Back in the year 2000, breathing a sigh of relief that we had all survived the Y2K countdown, Robert Mugabe’s government “authorised the often-violent seizure of about 4 500 mostly white-owned commercial farms”.
The purpose? To redistribute the land to black people, in a land-reform programme subsequently slammed by human-rights groups.
From there, exports of tobacco, the nation’s biggest agricultural earner, collapsed, reports Business LIVE.
The farm seizures crippled agricultural output, with the tobacco shipments starting to return to previous levels only last year. Still, the nation, which was the world’s fifth-largest producer of tobacco in 2000, is now number 15.
Now, in the wake of a potentially new era in Zimbabwe, they took a look at the country’s economy. While we all know that ain’t so hot, the details show just how weak it really is.
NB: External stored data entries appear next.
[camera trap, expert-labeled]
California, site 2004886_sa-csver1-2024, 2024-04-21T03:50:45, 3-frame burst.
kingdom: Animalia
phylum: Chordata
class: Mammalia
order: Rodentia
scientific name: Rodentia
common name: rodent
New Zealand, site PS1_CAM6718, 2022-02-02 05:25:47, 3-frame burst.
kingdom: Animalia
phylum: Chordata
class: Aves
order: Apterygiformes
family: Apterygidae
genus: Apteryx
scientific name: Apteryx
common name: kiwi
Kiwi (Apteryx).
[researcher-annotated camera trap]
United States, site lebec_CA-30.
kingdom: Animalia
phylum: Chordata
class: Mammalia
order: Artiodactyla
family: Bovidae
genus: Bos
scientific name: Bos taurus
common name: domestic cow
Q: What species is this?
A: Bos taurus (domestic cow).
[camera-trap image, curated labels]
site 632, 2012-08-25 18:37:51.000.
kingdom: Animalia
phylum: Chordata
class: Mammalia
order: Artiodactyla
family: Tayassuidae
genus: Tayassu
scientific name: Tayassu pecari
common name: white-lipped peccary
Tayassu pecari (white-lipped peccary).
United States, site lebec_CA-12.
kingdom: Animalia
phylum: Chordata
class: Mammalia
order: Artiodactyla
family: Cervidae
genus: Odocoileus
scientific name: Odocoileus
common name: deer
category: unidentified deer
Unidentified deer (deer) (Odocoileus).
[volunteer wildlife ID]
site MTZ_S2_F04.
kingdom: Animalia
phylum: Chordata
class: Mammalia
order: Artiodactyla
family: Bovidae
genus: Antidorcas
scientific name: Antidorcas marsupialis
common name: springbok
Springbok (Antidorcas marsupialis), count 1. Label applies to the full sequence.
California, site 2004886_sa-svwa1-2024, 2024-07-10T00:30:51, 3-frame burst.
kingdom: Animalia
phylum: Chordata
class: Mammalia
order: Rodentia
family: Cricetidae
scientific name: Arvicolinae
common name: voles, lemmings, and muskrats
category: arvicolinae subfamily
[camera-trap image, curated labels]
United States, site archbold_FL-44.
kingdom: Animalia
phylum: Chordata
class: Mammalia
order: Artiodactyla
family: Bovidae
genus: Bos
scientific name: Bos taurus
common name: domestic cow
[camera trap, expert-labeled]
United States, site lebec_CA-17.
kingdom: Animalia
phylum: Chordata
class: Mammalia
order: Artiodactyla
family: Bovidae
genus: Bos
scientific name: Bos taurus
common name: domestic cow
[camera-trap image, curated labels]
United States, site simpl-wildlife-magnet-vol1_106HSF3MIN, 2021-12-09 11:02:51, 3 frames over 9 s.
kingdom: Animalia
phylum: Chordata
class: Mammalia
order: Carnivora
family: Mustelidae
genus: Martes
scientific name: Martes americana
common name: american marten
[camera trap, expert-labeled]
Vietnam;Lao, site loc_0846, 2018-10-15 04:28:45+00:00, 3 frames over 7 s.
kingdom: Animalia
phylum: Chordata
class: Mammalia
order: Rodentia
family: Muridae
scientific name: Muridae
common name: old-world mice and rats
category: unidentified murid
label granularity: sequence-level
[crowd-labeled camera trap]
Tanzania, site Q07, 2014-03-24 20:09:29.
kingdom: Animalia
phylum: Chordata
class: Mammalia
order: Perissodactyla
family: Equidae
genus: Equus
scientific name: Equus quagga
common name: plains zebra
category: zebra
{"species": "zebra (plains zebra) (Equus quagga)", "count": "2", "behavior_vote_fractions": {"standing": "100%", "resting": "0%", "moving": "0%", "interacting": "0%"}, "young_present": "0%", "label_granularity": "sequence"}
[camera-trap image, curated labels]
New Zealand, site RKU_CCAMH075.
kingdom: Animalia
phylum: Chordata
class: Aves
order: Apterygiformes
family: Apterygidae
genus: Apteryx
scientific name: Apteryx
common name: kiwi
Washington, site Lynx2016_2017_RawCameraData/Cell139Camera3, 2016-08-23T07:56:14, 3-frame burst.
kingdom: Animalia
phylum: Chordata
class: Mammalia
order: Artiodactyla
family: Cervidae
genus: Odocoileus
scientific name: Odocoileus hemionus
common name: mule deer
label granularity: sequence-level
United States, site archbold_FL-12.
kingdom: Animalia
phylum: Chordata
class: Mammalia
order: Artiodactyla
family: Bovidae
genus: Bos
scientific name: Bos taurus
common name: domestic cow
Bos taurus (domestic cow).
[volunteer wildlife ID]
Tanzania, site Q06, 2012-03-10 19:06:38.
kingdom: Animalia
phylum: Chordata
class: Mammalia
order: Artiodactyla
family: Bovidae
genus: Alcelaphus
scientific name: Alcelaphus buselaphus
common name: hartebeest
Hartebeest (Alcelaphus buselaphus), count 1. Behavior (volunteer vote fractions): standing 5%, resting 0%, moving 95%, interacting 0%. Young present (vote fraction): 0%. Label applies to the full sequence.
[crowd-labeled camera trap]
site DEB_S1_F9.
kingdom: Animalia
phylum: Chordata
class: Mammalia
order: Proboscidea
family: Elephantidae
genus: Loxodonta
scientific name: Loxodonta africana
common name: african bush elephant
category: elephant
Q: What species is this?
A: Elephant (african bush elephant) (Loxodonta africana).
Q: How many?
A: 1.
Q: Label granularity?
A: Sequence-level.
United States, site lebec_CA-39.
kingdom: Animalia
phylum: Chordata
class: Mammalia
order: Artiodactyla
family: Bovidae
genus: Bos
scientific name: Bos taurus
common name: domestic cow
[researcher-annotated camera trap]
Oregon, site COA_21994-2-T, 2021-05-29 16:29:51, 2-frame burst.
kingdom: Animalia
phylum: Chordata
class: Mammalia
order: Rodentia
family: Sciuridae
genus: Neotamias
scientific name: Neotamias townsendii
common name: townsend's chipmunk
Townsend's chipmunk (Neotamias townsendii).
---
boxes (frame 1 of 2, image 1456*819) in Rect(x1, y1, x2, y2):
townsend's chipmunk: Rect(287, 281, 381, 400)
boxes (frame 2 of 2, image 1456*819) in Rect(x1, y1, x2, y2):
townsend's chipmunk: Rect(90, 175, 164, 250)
Not only has Zimbabwe’s economy fallen to the 20th biggest in sub-Saharan Africa (from 10th when President Robert Mugabe came into power almost four decades ago), but an estimated 95% of the workforce is jobless and as many as three million Zimbabweans have gone into exile:
[The economy] has halved in size since 2000, according to the government. The country’s share of regional GDP has dropped to less than 1% from 1.5% 37 years ago, when Mugabe came to power, World Bank data shows. It improved slightly during a unity government agreed to following disputed elections in 2008.
Hyperinflation peaked at about 500-billion percent at the end of 2008, according to the International Monetary Fund (IMF), leading to the nation abandoning its own currency in favour of a basket of foreign exchange, including the rand, the dollar, the euro and the pound, as well as so-called bond notes printed by the government. After two-and-a-half years of deflation, consumer prices started rising again in February, driven by a shortage of cash and higher food costs.
And international debt?
Well, as of October, the country owed lenders – including the IMF, World Bank and African Development Bank – about $9 billion (R129 billion), according to the finance ministry:
Zimbabwe’s external debt decreased in the almost five years to 2013 under a unity government in which Mugabe’s Zanu (PF) and Morgan Tsvangirai’s Movement for Democratic Change (MDC) shared power. The nation’s foreign obligations surged after an election ended the power-sharing deal.
And all the while, bitcoin continues to rise, surging as much as 10% on Zimbabwe’s Golix exchange after the military took power, reports Times LIVE:
The price of the cryptocurrency in the Southern African nation jumped as high as $13,499, almost double the rate at which it trades in international markets, according to prices cited on Golix’s website.
That’s a R191 950 for a bitcoin, compared to LUNO’s South African value of R117 749. When there’s a will to survive, there’s a way.